At the time, Stanton had been on a tear. To start the year, he looked incredible and perhaps primed for his best season in pinstripes. This at-bat is a perfect representation of how when Stanton is at his best, he can take any pitch out of the yard. His unique flat swing lets him make deep contact and still hit the ball in the air to the opposite field. If you miss up and away, it’s a perfect opportunity for him to take advantage of his seemingly tree chop swing. Okay, now with that nerdy banter out of the way, let’s jump into the game tying at-bat.
This is a high quality sinker at the bottom of the zone to start the at-bat. Yimi Garcia was looking for a groundball and an inning-ending double play, but Stanton made the right decision to let this bowling ball sinker pass him by for a strike. The goal here is to get the barrel on the ball, and with Stanton’s swing, this isn’t an ideal pitch to do so. Good approach to start the at-bat. 0-1 count.
This is a super nasty pitch. It’s not one of the misleading pitches that you see because of a bad camera angle either. This truly is a running fastball with plenty of induced horizontal break. It ran a bit too much for Stanton to consider swinging, but it was nasty nonetheless. That’s the double edged sword of throwing pitches with so much movement. They really need to start in the right place to fool a hitter. This one barely made Stanton flinch. The outcome is a 1-1 count.
That’s a great adjustment from Garcia. He threw the same exact pitch that started in an area that would get Stanton’s eyes to light up. It’s an interesting pitch because you don’t typically see swings and misses on sinkers down in the zone. This is more of a barrel suppressor that missed, but has so much run that it misses the bat entirely of a hitter who swings with such a flat bat path. Garcia gave himself the upper hand in the at-bat because of it. 1-2 count.

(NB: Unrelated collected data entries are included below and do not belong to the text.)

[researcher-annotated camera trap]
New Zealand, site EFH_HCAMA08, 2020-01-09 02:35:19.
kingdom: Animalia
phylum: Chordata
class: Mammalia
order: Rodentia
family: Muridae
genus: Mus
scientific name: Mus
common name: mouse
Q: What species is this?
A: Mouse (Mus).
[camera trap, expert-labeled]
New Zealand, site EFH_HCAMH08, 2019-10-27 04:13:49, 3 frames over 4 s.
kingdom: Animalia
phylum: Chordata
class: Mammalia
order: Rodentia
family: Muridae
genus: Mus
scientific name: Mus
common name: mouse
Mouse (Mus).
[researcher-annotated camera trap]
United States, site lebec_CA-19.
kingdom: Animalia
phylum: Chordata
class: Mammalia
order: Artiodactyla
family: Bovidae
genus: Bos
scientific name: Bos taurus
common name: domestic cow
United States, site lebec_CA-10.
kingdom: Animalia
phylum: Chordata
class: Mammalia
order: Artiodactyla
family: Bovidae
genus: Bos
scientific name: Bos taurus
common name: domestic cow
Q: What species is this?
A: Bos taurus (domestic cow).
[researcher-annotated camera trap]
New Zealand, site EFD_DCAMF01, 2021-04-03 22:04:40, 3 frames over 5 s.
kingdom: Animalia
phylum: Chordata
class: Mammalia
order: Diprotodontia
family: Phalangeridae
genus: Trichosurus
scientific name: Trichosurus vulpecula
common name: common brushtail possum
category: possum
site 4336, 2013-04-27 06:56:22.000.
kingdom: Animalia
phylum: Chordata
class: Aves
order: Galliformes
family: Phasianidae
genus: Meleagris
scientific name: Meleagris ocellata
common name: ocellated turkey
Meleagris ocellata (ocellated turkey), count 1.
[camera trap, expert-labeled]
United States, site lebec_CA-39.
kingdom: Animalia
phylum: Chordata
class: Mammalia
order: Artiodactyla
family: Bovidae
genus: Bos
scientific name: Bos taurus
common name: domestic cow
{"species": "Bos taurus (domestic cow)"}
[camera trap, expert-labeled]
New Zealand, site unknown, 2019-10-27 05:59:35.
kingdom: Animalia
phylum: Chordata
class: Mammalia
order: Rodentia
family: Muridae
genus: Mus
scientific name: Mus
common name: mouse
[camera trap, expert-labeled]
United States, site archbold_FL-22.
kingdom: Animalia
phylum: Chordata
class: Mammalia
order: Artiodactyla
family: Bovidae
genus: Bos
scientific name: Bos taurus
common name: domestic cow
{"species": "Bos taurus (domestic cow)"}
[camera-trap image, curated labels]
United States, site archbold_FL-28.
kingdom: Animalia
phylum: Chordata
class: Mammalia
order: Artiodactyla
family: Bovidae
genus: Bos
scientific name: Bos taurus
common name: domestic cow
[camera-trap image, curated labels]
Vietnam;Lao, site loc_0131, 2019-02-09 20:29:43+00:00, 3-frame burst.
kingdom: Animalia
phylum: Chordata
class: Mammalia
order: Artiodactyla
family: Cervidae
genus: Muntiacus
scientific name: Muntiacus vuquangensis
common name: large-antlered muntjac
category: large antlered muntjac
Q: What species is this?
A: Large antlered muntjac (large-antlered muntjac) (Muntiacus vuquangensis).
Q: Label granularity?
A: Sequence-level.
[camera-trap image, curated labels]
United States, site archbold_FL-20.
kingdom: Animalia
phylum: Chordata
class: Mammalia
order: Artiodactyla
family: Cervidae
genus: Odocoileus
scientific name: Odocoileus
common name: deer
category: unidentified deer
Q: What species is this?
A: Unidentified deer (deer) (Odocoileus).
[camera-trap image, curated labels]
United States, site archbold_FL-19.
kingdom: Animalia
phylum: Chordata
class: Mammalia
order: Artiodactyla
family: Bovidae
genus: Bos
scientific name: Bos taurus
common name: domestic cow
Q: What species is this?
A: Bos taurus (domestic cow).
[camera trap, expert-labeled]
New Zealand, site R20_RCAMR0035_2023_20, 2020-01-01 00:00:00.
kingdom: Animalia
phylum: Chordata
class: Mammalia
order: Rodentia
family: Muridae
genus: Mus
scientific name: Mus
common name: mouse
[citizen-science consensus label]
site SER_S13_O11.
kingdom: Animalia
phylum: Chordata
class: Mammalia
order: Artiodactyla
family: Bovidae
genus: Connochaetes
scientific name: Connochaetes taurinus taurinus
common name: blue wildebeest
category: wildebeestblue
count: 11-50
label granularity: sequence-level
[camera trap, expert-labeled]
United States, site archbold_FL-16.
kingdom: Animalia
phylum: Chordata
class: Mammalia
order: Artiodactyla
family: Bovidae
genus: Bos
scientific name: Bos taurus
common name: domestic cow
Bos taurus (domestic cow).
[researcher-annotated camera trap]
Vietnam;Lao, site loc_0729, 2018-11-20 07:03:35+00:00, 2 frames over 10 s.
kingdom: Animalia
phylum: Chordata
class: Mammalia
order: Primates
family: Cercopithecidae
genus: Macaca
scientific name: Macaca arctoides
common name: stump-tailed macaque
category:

I’m typically not a fan of the “throw the same pitch over and over again approach against great hitters” approach, but it’s understandable why he would go back to this pitch. Stanton whiffed on it in the previous one and if he could execute it again, the worst case is a ground ball into the ground. But like a great hitter would, Stanton took it and got an even 2-2 count. Great take from a well disciplined hitter.
The slider was the right choice, but not in that area of the zone! I gave it away before jumping into the at-bat, but a breaking ball in this zone is the perfect pitch for Stanton to destroy to right field. This may have only been a wall scraper, but it counts the same as a 500 foot homer. I was at this game, and the stadium was shaking. I miss these moments. 2023 will have more, and I hope Stanton finds the health he needs to make this happen on a regular basis.